# [提示テキスト]
++++

人工知能学会ではAI ELSI賞の決定をいたしました。
また、受賞を記念して 2月21日(月)12:00-13:15に表彰式および受賞記念講演会を行います(要申込)。

本賞の趣旨

AI技術は現在、様々な形で社会に利用されるようになってきました。AI技術は汎用技術でありかつ人に近い技術であるため、社会へ広範な影響を与えることや、人々の生活に直接的な影響を与えることが予想されます。このため、単に研究開発の中でのAIを考えるのではなく、社会とのAIの関係やAI技術の倫理的側面も同時に考える必要があると考えます。AI ELSI賞は、そのような点において顕著な活動を表彰することで、社会におけるAIという課題を広く共有することを目指しています。なお、本賞は人工知能学会倫理委員会が企画、運営をしております。

審査経緯

AI ELSI賞選定においては倫理委員会による一次審査会のあと、外部有識者を含めた審査委員会による審査を行いました。審査委員会では一次審査会より推薦されたPerspective部門4件、Practice部門4件について審査を行いました。

++++

# [作業内容]
AI ELSI賞の発表文を、最後の一文の後から書き進めてもらえますか？

# [提示された行]
++++

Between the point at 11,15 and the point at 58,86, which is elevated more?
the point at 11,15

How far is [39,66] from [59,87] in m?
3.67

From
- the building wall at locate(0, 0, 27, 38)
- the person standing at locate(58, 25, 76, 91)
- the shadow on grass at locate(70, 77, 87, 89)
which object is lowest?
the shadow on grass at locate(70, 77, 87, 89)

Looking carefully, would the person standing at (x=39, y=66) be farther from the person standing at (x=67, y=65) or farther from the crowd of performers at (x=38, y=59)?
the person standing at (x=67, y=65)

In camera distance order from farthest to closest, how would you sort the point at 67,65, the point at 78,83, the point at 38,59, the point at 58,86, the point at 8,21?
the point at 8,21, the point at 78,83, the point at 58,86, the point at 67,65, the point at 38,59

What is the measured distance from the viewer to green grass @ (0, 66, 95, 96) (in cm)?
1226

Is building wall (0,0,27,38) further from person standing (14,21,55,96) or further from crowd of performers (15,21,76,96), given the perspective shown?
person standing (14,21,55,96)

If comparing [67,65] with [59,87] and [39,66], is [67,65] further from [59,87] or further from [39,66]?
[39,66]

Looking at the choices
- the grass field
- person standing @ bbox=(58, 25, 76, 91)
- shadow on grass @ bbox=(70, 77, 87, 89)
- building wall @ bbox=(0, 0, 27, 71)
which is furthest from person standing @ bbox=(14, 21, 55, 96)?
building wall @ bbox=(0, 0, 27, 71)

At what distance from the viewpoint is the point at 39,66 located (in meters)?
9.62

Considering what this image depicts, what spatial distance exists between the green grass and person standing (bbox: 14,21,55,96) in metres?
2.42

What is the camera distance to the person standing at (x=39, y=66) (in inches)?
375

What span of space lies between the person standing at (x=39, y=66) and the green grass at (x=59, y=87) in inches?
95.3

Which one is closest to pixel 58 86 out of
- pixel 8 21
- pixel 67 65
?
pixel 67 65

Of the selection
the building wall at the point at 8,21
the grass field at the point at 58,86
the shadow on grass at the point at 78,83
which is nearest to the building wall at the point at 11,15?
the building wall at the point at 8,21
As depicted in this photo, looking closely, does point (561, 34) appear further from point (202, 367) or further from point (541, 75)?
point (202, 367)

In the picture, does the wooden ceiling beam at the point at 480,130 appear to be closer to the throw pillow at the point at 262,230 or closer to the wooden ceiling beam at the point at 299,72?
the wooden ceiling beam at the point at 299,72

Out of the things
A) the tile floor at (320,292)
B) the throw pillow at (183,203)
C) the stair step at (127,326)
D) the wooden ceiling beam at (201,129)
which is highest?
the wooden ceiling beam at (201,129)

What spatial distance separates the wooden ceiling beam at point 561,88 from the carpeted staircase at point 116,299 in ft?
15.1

++++

# [回答]
AI ELSI賞 Perspective部門受賞

受賞活動名:『RE-END 死から問うテクノロジーと社会
受賞者:塚田有那・高橋ミレイ/HITE-Media
選定理由:
Perspective部門においては俯瞰的かつ未来志向であることが期待されますが、過去や歴史を踏まえながら現在や未来を見通す、いわばフォアキャストのアプローチによってパースペクティブを構成することは有効です。本活動は「死」という我々にとって過去から現在まで外すことのできない概念を中心におき、それをあえて技術的な文脈からその未来を語るという大胆な試みです。「死」という、生きている人間が誰も経験したことのない「極端な概念」を通じて、技術における倫理の在り方、あるいはその考え方を浮き彫りにすることができています。これはAIに限った話ではなく、同活動もAIだけを扱っているわけではありませんが、とりわけ倫理の検討が重要なAIにおいて、大きな示唆を与えていると考えます。以上のような点から本活動がPerspective部門受賞に相応しいと判断いたしました。

 

AI ELSI賞 Practice部門受賞

受賞活動名:「AIプロダクト品質保証ガイドライン(QA4AI)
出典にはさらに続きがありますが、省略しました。